Mehmet Fahri Sertkaya: = Çoğu kısmı doğru. Toz bulutu ve mini buzul çağı doğru değil. Ne zaman yaşanacağını da Allah biliyor.

Akademi Dergisi takipçisi: – Tmm teşekkür ederim

Akademi Dergisi takipçisi: – Saldırılar devam ediyor heralde efendim bı 10 dk önce yine başımın üstünde bahsettiğim yanma/iğne batırma gibi hisler oldu ara ara olmaya devam ediyor
Ayrıca anlattiklariniza bakınca Bu kadar ilmin bir yerde yazılı olduğu bir kitap yok zannedersem efendim vehbii gibi geliyor bana “Dabbetul Arz-ı yıllarca çok kötü bir varlık mis gibi anlatıp durdular filmlerle vs eskiden Dabbetul Arz için yer yüzünde debelenen yürüyen varlık gibi söylenirdi anlatırlardı ama şimdi sizin izahlarınızdan anlaşılan yer yüzünü mübalağa ile debelendiren hareket ettiren manasınaymış

Eskiden de anlatılırdı üstadımızın büyüklüğü kayyumu alem denirdi ama bu kadar derin izahatlarla nelere salahiyetli olduğunu bilemezdik eskiden yaptığım dualara bakıyorum da gerçekten çok boş şeyler istemişiz Cenabı Hakktan şimdi tek istediğim var tabi bize nasip olur mu mevlam bilir O Mehdi Aleyhisselam’ın Dabbetul Arzın ordusunda olabilmek yani ölmeden o fetihlere katılıp ona yakın olabilmek ayeti kerime de bahsedilen sebigun bilhayrati biiznihi kısmından olabilmek dediğiniz okumaları yapıyoruz inşallah bir nebze de olsa o sevaplardan bizler de istifade ederiz sizden Allah razı olsun bu yayınlar olmasaydı bu kadar hakkı hakikati nerden bilecektik, mevlam diğer kardeşlerimize de bir an önce anlayabilmeyi nasip eylesin çok geç olmadan

Dünyanın gerçekleri bunlar


Dünyada basında, medyada ve sosyal medyada estirilen yalan rüzgarlarına kanmayın.
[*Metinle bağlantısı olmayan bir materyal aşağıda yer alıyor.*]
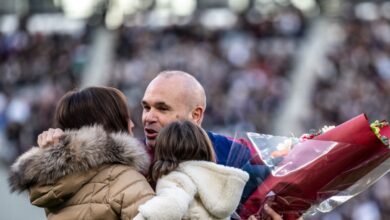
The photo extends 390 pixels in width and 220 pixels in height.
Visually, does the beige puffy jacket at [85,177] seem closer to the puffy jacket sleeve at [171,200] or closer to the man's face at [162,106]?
the puffy jacket sleeve at [171,200]

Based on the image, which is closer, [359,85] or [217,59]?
[359,85]

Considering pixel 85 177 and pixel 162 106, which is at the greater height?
pixel 85 177

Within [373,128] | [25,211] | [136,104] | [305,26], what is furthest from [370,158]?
[305,26]

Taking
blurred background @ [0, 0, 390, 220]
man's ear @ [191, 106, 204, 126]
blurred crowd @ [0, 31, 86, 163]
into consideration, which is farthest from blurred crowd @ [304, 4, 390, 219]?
man's ear @ [191, 106, 204, 126]

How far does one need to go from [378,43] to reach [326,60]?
47.9 inches

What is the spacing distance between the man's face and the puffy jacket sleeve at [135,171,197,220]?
1.05m

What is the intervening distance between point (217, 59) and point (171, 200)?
638 inches

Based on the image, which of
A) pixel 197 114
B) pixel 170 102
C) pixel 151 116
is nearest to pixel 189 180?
pixel 151 116

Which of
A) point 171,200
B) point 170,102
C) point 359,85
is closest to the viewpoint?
point 171,200

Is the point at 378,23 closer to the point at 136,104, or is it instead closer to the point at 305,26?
the point at 305,26

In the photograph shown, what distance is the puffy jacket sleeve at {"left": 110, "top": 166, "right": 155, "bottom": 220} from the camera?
4.36 m

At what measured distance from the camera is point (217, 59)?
67.1 ft

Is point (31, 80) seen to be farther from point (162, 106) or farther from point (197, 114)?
point (162, 106)

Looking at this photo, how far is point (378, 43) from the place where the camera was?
19.6 m
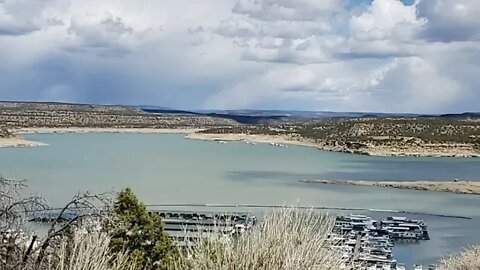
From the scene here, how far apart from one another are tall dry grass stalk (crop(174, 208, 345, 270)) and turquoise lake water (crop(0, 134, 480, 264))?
15.0 m

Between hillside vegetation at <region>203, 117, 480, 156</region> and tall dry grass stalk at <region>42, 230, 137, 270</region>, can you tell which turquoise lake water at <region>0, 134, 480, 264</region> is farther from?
tall dry grass stalk at <region>42, 230, 137, 270</region>

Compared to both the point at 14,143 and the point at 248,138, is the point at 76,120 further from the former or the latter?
the point at 14,143

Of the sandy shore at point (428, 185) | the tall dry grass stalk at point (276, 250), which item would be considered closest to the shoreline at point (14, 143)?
the sandy shore at point (428, 185)

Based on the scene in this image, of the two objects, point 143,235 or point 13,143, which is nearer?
point 143,235

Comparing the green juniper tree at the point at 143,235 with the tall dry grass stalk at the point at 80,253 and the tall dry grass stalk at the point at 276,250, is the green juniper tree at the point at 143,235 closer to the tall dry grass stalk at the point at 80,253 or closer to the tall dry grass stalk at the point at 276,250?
the tall dry grass stalk at the point at 276,250

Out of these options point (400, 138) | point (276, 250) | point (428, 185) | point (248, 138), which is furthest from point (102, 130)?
point (276, 250)

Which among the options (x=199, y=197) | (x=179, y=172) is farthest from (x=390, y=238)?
(x=179, y=172)

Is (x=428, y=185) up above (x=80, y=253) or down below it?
below

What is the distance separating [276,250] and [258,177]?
4555cm

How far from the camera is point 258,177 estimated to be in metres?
52.7

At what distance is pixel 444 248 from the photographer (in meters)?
26.3

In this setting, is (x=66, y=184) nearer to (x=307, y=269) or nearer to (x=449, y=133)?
(x=307, y=269)

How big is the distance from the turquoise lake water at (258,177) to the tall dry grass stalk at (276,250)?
15022 mm

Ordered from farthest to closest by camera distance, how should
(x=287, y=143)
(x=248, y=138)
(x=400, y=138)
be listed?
(x=248, y=138) < (x=287, y=143) < (x=400, y=138)
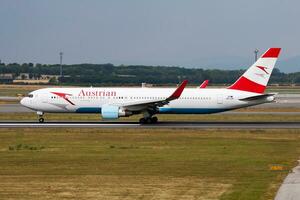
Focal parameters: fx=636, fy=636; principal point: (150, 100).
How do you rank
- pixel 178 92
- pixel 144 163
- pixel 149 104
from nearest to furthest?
1. pixel 144 163
2. pixel 178 92
3. pixel 149 104

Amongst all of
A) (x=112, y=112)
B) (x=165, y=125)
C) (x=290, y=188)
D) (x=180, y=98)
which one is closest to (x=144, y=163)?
(x=290, y=188)

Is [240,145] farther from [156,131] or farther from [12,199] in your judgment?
[12,199]

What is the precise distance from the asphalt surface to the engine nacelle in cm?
2455

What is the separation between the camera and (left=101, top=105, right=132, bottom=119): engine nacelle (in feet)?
164

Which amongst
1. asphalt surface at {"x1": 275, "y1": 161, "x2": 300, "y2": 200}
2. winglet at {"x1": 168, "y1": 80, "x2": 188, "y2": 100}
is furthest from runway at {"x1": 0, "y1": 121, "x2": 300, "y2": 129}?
asphalt surface at {"x1": 275, "y1": 161, "x2": 300, "y2": 200}

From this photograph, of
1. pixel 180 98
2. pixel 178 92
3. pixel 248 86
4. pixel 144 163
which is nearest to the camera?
pixel 144 163

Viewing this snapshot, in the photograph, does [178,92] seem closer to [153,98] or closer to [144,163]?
[153,98]

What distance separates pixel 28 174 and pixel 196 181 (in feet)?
23.2

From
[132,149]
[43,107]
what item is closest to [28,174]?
[132,149]

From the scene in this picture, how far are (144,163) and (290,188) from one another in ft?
28.2

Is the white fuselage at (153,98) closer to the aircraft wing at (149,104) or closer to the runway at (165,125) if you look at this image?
the aircraft wing at (149,104)

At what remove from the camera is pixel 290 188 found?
23.0 m

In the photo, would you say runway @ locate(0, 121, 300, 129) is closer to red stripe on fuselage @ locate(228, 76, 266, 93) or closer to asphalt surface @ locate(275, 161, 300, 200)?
red stripe on fuselage @ locate(228, 76, 266, 93)

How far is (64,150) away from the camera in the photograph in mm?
34594
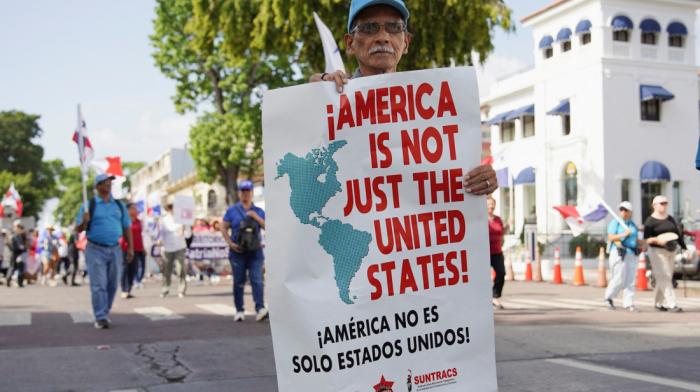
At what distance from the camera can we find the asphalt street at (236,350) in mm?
5252

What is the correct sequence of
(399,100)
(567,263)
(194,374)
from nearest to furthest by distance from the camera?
(399,100), (194,374), (567,263)

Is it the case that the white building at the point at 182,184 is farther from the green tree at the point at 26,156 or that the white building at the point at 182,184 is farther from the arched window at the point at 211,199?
the green tree at the point at 26,156

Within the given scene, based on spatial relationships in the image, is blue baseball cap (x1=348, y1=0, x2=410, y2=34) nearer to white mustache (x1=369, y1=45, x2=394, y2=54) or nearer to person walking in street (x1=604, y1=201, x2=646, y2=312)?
white mustache (x1=369, y1=45, x2=394, y2=54)

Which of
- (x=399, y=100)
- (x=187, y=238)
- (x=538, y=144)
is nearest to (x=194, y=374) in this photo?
(x=399, y=100)

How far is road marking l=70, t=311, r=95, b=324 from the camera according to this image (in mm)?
9531

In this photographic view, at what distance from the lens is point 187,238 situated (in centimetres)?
1471

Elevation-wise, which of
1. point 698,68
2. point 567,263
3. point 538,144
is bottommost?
point 567,263

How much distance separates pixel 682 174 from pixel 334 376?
31245mm

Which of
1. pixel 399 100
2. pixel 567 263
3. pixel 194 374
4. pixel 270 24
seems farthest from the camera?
pixel 567 263

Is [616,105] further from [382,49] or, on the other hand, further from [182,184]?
[182,184]

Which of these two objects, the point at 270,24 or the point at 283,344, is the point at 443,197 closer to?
the point at 283,344

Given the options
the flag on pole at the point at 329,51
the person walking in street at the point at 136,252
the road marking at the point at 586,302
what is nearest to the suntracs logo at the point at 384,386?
the flag on pole at the point at 329,51

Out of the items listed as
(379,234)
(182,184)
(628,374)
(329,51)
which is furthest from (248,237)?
(182,184)

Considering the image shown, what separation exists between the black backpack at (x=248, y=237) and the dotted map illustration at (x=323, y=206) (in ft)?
22.1
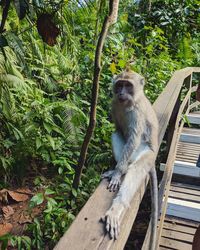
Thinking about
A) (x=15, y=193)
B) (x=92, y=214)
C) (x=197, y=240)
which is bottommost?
(x=15, y=193)

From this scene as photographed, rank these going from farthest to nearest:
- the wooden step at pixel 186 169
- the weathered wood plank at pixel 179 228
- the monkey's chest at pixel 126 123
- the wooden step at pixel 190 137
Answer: the wooden step at pixel 190 137
the wooden step at pixel 186 169
the weathered wood plank at pixel 179 228
the monkey's chest at pixel 126 123

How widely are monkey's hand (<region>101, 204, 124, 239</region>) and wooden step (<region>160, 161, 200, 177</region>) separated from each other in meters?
3.28

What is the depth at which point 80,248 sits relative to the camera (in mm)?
1105

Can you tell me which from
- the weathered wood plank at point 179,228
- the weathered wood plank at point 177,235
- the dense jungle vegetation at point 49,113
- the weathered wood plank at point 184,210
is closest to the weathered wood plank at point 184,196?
the weathered wood plank at point 184,210

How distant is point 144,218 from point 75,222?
3.81m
Ankebut ağına bağlı ülkeler, hükumetler, iş grupları ve mafyalar, anlattığım gibi hallerde olmasalar, dünyaya anlatıldığı gibi hallerde ve güçte olsalar, şu Japonya tutup da Türkiye’yi suni deprem yapmakla tehdit etmez.

İstanbul’un dünya siyaseti karşısında, İstanbul’un kara para işlerini dünya genelinde bozması karşısında, İstanbul’un biyonik robotları ifşa etmesi ve çarpması karşısında ve daha İstanbul’un pek çok müdahalesi karşısında topluca, sistem olarak çöktüler. Şu anlarda acınası hallerdeler.

Ben bunun böyle olacağını iki yıldan fazla süredir tekrarla yazdım. “Topluca çökerlerken, sadece suni afetler yapabilirler, karşımızda başka bir şey yapamayacaklar. Suni afetler yapmalarına karşı da tedbirler almalıyız.” dedim. Kaç kere, zorlaya zorlaya, ülke gündemine oturacak kadar büyük ses getirdim, kamuoyu oluşturdum. Hain Ankara hükumeti mecburiyetten açıklamalar ve yönlendirmeler yaptı ama hepsinin içi boştu. Hiçbir gerçekçi tedbir alınmadı. Bu hususta da sadece hükumet mensupları değil, ilgili/yetkili çok sayıda kişi yargılanacak.

İşte haber verdiğim o günler yaşanıyor. Buradan geri dönüş yok, Türkiye de Türkiye ile beraber hareket eden gerçek müttefikleri de hürriyetlerine kavuşacaklar. Bedeli her ne olursa olsun sömürüden, zulümden, haksızlıklardan, insan şeytanlarının türlü kötülüklerinden topluca kurtulacaklar.

Londra merkezli satanist sistem tamamen çökecek. Şimdi ise tamamen çökmeden önce, son bir şans görerek maşaları Rusya’yı kullanıyorlar. Onun da tamamen çökmesine ramak kalayı yaşıyoruz.

Sözde Japon deprem uzmanı Yoshinori Moriwaki’ye Türk milleti adına hediyesi verilecek. Türk milletini tehdit etmek ne imiş, gösterilecek.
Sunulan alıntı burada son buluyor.